Your instructions:
Answer these questions from the passage on trace metals.
1. What amounts does the passage give for "trace amounts"?
2. Which metals does it list as non-essential?
3. Which trace elements have been identified in the geology of the Niger Delta?

Passage shown:
Based on the abundance of metals in geochemistry and biology, the term 'trace metals' have been used to define certain metals in the periodic table. These metals are usually found in the Earth´s crust and in cells and tissues of organisms in trace amounts (<100 parts per million atoms (ppma) or <100 μg g−1 or <0.1%) [11]. There are non-essential metals (Cd, Hg, Pb) and essential metals (Co, Cu, Fe, Mn, Mo and Zn). The essential metals play a key role in the physiological and biochemical processes in plants and animals. Metals such are Na, K, Mg, Ca, Fe, Mn, Co, Cu, Zn and Mo have been identified as essential elements for life and body of human beings [12]. However, at certain concentrations, both essential and non-essential metals can be toxic to living organisms [13–15]. In the Niger Delta, V, Cr, Co, Ni, Mn, Fe and Cu are trace elements that have been identified in the geology of the Niger Delta [16].

Study material:

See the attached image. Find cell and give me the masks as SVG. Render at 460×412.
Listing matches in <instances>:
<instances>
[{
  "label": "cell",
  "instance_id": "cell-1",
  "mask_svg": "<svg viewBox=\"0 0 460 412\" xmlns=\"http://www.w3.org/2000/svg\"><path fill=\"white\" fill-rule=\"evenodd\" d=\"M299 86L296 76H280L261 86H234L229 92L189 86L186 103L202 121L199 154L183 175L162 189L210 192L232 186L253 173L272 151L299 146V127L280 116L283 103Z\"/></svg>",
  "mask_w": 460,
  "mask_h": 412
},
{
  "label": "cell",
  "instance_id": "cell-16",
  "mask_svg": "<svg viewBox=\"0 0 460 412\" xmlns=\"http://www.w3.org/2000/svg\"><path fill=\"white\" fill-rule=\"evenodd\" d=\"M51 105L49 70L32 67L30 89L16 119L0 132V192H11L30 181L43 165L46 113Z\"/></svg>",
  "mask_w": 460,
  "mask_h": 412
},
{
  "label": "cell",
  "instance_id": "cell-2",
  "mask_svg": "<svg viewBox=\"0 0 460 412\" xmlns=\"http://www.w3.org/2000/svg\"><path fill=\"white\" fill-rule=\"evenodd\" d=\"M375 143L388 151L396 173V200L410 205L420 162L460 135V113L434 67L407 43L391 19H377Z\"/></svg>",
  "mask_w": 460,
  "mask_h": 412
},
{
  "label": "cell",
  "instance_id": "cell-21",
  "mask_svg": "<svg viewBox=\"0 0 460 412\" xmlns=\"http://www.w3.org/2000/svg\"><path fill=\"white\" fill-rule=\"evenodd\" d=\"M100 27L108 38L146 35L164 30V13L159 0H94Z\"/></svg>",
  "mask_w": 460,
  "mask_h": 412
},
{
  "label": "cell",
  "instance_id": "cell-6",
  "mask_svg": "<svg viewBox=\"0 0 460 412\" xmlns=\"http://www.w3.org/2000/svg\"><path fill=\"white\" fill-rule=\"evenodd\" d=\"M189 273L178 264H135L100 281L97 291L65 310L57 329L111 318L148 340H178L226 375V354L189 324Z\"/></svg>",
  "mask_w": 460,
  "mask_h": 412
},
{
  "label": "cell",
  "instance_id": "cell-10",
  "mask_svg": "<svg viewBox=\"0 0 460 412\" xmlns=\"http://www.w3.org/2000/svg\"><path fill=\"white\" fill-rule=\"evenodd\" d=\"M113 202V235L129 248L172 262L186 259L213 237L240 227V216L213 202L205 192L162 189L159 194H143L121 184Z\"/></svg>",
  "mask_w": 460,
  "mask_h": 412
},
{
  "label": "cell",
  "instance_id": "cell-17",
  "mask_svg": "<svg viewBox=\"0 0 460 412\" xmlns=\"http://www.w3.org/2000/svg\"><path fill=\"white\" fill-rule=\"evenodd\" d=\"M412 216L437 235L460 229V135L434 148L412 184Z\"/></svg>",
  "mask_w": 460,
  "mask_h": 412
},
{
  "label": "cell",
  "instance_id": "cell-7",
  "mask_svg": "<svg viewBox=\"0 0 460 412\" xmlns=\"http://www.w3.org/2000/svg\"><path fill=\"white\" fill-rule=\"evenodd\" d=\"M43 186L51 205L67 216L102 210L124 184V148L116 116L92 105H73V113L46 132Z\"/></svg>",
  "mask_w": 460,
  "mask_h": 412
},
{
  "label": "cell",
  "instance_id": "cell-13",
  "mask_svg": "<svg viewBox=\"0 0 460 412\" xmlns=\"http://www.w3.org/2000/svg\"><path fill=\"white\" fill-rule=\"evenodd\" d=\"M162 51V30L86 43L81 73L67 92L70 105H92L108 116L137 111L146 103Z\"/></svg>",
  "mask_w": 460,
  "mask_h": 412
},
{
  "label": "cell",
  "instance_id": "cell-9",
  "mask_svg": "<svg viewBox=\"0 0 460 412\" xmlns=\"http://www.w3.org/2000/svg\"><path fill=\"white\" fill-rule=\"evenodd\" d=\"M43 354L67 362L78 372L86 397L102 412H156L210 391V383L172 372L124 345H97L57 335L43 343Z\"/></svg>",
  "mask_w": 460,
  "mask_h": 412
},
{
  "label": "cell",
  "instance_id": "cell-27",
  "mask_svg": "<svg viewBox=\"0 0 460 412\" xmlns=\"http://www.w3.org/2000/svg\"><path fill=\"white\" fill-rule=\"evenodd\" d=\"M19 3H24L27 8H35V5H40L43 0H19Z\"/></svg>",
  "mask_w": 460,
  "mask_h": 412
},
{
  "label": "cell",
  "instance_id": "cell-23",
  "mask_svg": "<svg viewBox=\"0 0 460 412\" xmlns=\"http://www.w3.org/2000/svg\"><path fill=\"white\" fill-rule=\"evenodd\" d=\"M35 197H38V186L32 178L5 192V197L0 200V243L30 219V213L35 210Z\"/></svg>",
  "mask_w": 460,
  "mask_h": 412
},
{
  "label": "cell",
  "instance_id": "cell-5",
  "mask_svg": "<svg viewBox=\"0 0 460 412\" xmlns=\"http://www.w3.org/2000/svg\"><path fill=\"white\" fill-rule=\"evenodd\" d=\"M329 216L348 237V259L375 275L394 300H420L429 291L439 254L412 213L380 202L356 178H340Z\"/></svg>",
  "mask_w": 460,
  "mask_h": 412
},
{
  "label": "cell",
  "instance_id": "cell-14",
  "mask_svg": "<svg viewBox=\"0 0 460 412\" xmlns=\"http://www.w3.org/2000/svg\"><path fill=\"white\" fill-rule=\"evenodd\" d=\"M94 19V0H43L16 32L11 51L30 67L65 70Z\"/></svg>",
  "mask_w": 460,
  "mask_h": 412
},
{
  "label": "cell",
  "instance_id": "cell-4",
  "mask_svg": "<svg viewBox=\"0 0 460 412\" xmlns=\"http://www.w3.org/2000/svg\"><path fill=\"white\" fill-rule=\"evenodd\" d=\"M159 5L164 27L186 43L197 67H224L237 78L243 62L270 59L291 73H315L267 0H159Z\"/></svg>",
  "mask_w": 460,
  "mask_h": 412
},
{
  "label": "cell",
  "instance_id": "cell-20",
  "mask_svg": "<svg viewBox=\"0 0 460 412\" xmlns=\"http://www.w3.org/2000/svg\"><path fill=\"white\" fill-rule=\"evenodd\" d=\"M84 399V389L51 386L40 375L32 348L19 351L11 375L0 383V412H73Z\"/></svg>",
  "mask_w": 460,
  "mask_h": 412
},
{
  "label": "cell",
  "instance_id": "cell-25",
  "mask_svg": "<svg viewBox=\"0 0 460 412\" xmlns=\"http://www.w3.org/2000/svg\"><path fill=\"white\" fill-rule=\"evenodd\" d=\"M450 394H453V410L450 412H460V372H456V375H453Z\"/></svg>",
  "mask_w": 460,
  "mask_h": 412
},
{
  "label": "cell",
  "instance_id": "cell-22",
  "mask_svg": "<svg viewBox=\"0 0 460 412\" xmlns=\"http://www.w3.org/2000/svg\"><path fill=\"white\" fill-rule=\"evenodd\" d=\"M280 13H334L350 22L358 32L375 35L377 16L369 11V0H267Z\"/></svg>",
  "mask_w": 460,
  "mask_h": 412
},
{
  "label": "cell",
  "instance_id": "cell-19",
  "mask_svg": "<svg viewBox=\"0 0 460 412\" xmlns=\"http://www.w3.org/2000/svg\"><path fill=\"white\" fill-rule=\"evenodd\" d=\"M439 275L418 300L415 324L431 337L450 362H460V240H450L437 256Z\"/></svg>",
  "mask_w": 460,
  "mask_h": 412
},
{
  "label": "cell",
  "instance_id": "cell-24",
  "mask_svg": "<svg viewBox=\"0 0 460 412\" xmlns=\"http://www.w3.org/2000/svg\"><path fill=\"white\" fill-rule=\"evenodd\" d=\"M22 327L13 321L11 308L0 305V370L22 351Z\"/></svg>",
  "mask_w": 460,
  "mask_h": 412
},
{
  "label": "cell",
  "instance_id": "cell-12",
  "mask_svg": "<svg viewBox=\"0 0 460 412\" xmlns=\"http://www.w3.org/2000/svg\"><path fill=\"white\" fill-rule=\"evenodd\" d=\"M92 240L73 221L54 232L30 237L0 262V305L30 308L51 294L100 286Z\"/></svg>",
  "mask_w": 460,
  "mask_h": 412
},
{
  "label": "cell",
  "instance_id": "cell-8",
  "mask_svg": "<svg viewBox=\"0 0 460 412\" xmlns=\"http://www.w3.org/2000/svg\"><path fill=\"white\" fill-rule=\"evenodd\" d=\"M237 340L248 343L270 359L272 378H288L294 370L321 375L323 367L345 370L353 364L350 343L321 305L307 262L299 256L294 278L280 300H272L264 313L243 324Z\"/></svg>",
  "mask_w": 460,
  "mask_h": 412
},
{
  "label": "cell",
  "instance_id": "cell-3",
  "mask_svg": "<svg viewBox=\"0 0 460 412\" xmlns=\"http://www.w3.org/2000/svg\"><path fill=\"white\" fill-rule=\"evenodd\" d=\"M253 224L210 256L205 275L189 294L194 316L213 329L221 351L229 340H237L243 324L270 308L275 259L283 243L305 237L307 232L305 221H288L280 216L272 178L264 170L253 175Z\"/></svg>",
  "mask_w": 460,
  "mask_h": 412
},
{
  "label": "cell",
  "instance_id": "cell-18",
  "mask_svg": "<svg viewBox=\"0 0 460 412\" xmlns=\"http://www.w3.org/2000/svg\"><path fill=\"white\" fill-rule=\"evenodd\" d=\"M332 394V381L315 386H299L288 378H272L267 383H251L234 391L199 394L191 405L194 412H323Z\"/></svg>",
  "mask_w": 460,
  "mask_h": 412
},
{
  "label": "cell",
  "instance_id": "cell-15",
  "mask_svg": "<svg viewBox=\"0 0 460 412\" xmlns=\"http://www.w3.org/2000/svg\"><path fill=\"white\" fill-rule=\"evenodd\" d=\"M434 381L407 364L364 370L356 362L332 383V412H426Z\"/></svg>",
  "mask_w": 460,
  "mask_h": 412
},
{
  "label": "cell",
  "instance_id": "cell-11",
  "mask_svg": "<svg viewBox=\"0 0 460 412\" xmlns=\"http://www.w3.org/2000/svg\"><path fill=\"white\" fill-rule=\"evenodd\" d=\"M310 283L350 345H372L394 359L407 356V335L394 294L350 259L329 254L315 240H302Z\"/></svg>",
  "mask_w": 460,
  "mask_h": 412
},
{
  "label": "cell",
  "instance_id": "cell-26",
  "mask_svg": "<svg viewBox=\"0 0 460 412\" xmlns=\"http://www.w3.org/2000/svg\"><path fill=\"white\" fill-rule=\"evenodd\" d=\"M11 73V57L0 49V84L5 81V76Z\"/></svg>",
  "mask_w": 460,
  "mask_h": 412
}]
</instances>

Your response:
1. Less than 100 parts per million atoms (ppma), less than 100 μg g−1, or less than 0.1%.
2. Cd, Hg and Pb.
3. V, Cr, Co, Ni, Mn, Fe and Cu.